And, can I just add, that I wasnt always like this. In highschool, I just didnt care if I people liked me or not, but as I got older and was at home with children all day, I craved someone to talk to other than my children. But, I felt I had to change who I was in order to find a friend. After being the last time of being burned by a new friend, I decided that I am going to just be myself. I am not mean, and try not to judge people, but I am also not going to exhaust myself to keep a friend that wouldnt like the real me! I have one friend that I talk to regularly that is female, and I dont have to act fake with.
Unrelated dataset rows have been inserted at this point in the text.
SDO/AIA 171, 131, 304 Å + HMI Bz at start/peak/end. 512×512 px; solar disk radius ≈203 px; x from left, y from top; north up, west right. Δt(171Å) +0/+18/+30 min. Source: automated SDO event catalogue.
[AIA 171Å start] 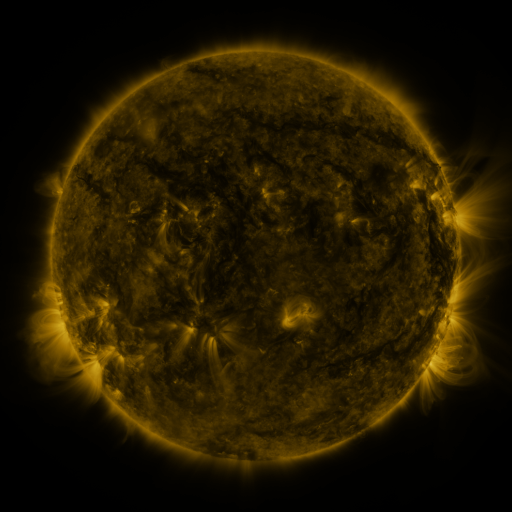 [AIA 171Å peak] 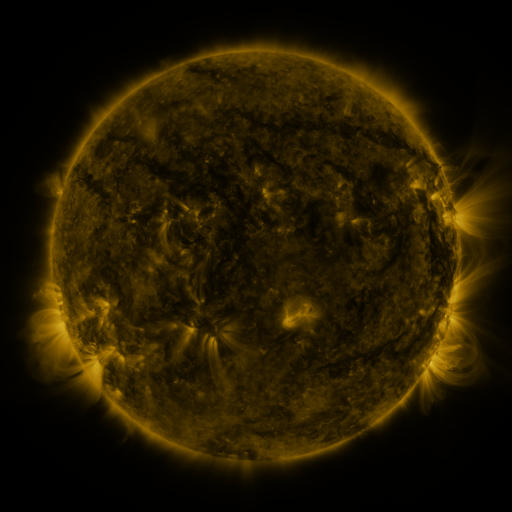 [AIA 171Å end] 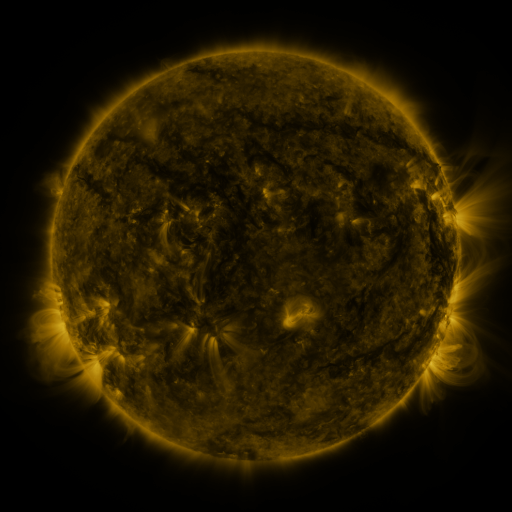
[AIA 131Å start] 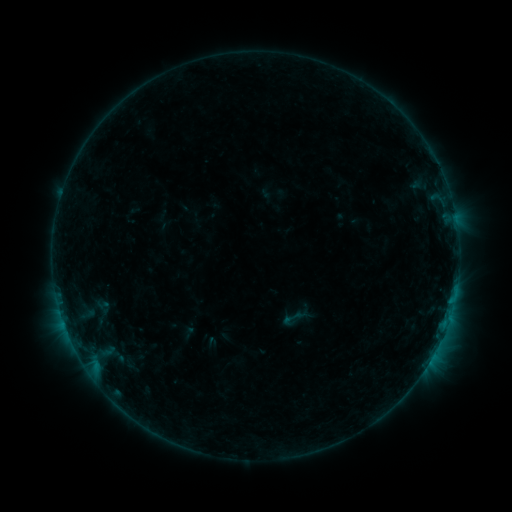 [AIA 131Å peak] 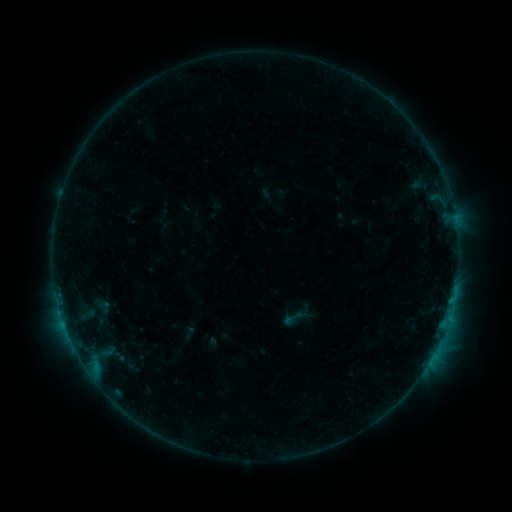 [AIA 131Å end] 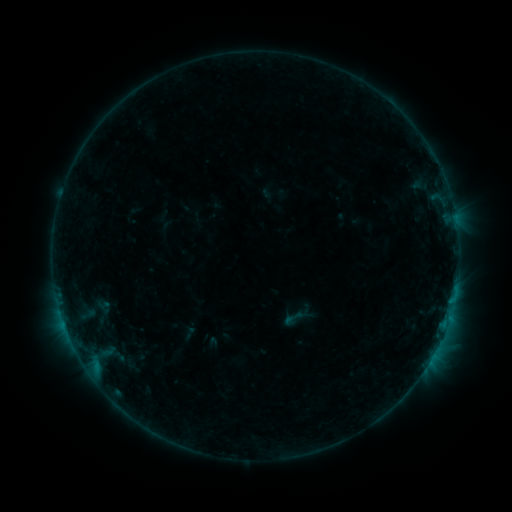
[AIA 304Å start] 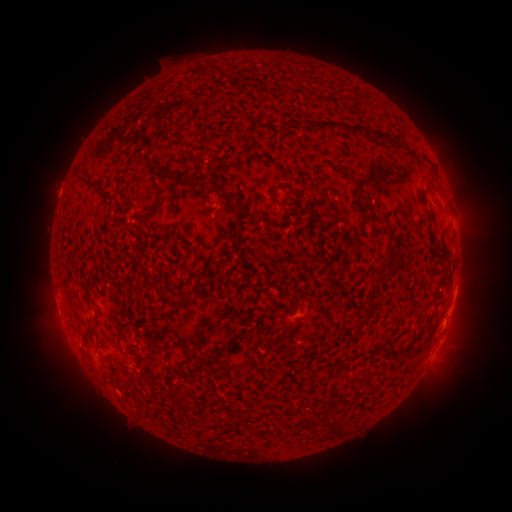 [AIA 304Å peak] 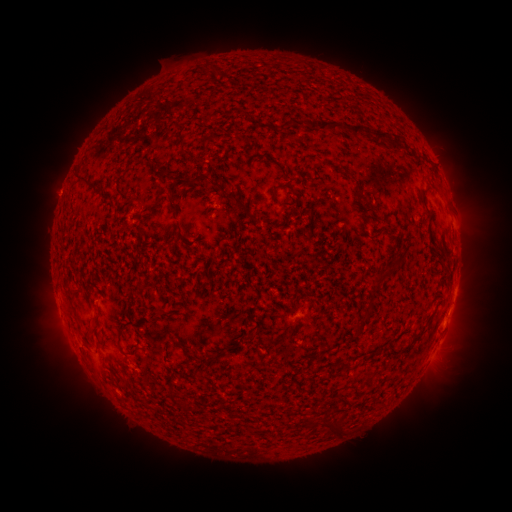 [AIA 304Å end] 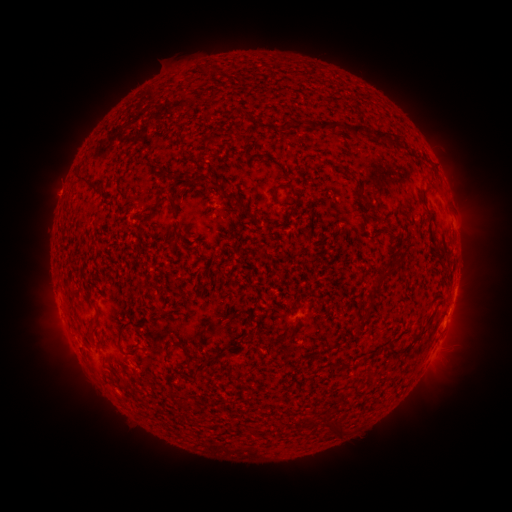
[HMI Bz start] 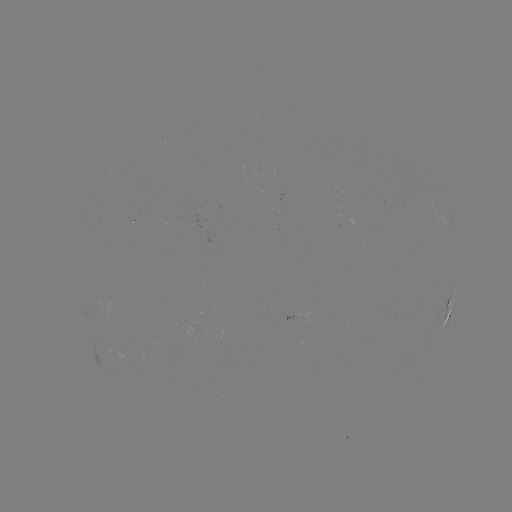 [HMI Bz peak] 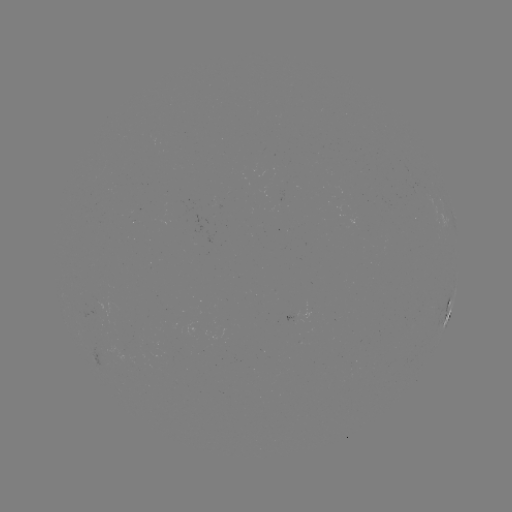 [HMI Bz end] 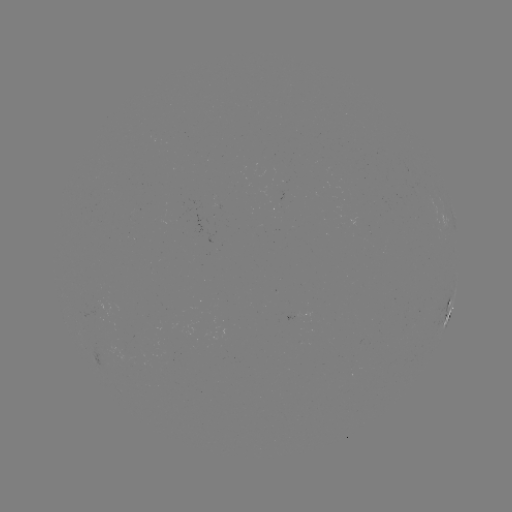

no catalogued flare and no flagged EUV brightening in this window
That to me is a true friend.

Also... most days I am completly happy just spending the day with my children and their father when he gets home from work.


----------



## A&A

Quote:


Originally Posted by *Not Sure* 
The thing is, it's not exactly "societal," it's that 75% of the human population is extroverted and only 25% is introverted. We're just rarer than the extroverts, and majority rules. However, I find introverts to be far more interesting people, but then that may be because I AM one! I do find it aggravating, though, that introverts are usually described in such derogatory terms. We're not wrong, just different!


----------



## bubbledumpster

Hi. I think I belong here.

I seem to be able to alienate people within 10 minutes of meeting them.
I'm tired of having people tell me they never know what I'm going to say next or that I'm weird or crazy or that my personality and the things I do don't make sense.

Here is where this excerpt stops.